Состояние мое ухудшалось, вожделение заставляло меня воображать наготу ее тела. Когда эти видения не отпускали, я пытался стереть их или, по крайней мере, скрыть, проводя ладонью по лицу, но они не исчезали. Неотступные терзания помутили мой разум до такой степени, что время от времени я с силой крутил головой из стороны в сторону, словно твердя: нет! Нет! Не хочу! Не могу! Движения эти повторялись по нескольку раз кряду и были настолько резкими, что вызывали пронизывающую боль в шее.

Я рассказал о том, что со мной происходит, профессору Вайнфельду. Он посоветовал не посвящать Яэль в то, что творится в моей душе — попытаться справиться с этим самостоятельно. Предупредил, что если я сообщу Яэли, как страстно жажду ее и как мечтаю переспать с ней, она просто скажет мне последнее ‘прости-прощай’. Так он выразился.

Я перестал работать, бросил учиться. Страхи, непрерывные опасения за жизнь любимой, сознание, что я не смогу жить без ее дружбы, неодолимое плотское влечение — все это оказалось непосильной нагрузкой для моей психики. Я чувствовал, что выпадаю из действительности. В конце концов я рассказал Яэли о своих переживаниях.
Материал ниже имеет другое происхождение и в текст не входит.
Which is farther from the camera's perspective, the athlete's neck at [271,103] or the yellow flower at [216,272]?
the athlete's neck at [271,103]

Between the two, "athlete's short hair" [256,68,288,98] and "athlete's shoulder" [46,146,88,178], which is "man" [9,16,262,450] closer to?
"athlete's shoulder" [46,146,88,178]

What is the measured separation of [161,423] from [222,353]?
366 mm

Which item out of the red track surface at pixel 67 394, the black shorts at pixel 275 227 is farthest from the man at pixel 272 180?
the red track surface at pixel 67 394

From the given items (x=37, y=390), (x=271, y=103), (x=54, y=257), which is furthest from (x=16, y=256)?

В ее ответе за обычным юмором угадывался и деловой подход к проблеме. Прежде всего она объяснила мне, что «такое случается почти со всеми», и устало добавила, что «в некоторых местах» это даже получило статус легитимного обычая. «Разве ты не читаешь объявлений в разделе ‘Знакомства’ в газетах? Или ты полагаешь, что пара, подыскивающая другую пару, делает это с целью совместного посещения кино?» Голос ее звучал совершенно обыденно, улыбка была приветливой и обещала продолжение дружбы.
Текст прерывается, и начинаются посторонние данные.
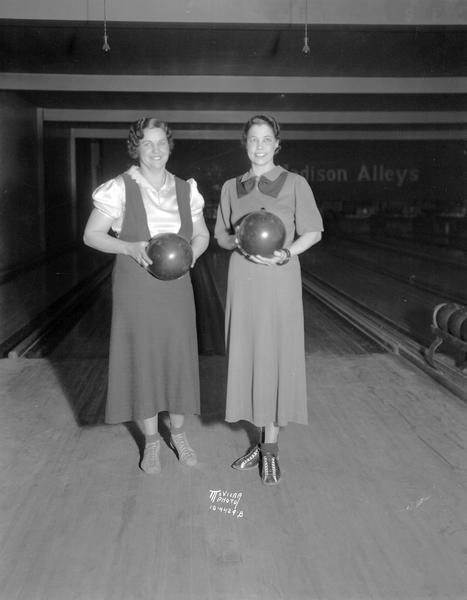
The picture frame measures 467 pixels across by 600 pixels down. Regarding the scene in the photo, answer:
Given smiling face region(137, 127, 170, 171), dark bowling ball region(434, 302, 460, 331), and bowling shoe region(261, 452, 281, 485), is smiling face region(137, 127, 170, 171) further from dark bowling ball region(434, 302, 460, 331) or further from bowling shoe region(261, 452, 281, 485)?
dark bowling ball region(434, 302, 460, 331)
Каким-то образом эти вещи стали известны Яиру. Его реакция была сдержанной. Взгляд его говорил: зачем тебе все это? Не лучше ли будет найти себе подружку, свободную от каких-либо обязательств? Но он не произнес ни слова и продолжал посвящать меня в свои математические изыскания с целью предсказания будущего. Он также сообщил мне, что ближайшим летом они с Яэлью собираются поехать в Европу, и словно между прочим добавил:

— Следовательно, мы не сможем видеться больше трех месяцев. Ты должен быть готов к этому.

Встретившись назавтра с Яэлью, я попросил ее: «Скажи Яиру, что я люблю его».
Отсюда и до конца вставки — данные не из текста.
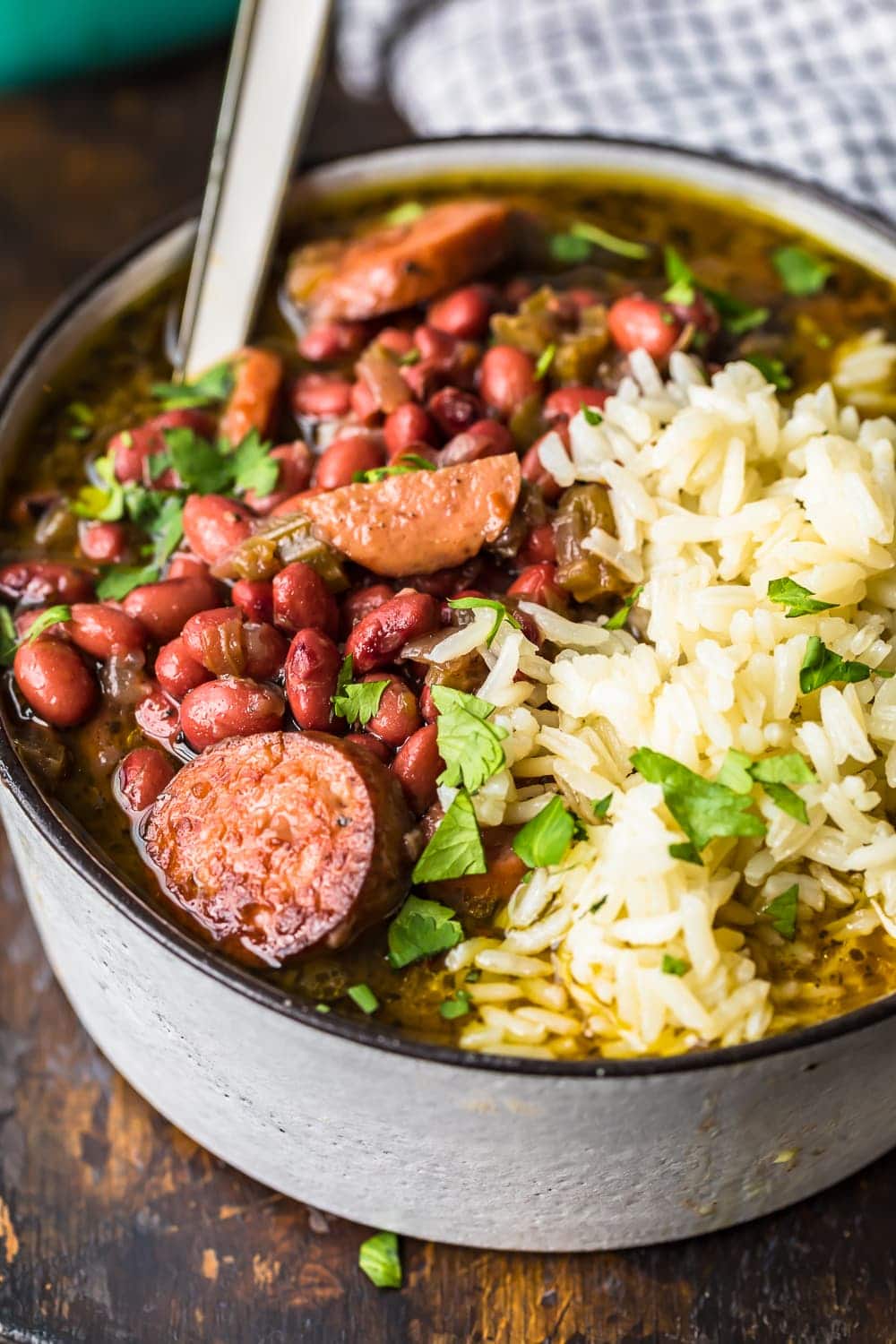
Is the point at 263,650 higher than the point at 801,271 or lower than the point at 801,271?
higher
Визиты в психиатрическую лечебницу становились все более частыми, я обдумывал вариант самоубийства. Когда я видел ее или его, ноги у меня слабели и голова начинала кружиться. Однажды я пережил нечто совершенно необычное, в результате чего впал в сильнейшую панику. Я сидел на некотором расстоянии от нее и вдруг почувствовал, что глаза мои набухают и раздуваются до огромных размеров. Она позвала меня пересесть поближе, но я спасся бегством. Было принято решение о госпитализации.

Я прибыл в больницу ясным зимним днем. В воздухе ощущалась какая-то расслабляющая нега. Теплое солнце, высокие зеленеющие деревья, цветущие кустарники. В маленьком кабинете на третьем этаже меня ждал симпатичный ‘русский’ доктор. Предложил сесть. Открыл медицинскую карту и записал мои данные. Расспросил о самочувствии, о течении болезни, группе крови, образовании. Потом сказал:

— Итак, тебя привели сюда любовные неурядицы, вернее, эмоциональный срыв на фоне отношений с замужней женщиной. Как я понимаю, ты любишь ее. Скажи, пожалуйста: считаешь ли ты, что она тоже любит тебя?

Я ответил вполне откровенно:

— Доктор, мы хорошие друзья, и она подарила мне самую лучшую пору моей жизни. Любовь она должна дарить своему мужу. — И прибавил: — Я надеюсь, мне не будет запрещено навещать ее и впредь.

Доктор сказал:

— Никто не запретит тебе навещать ее.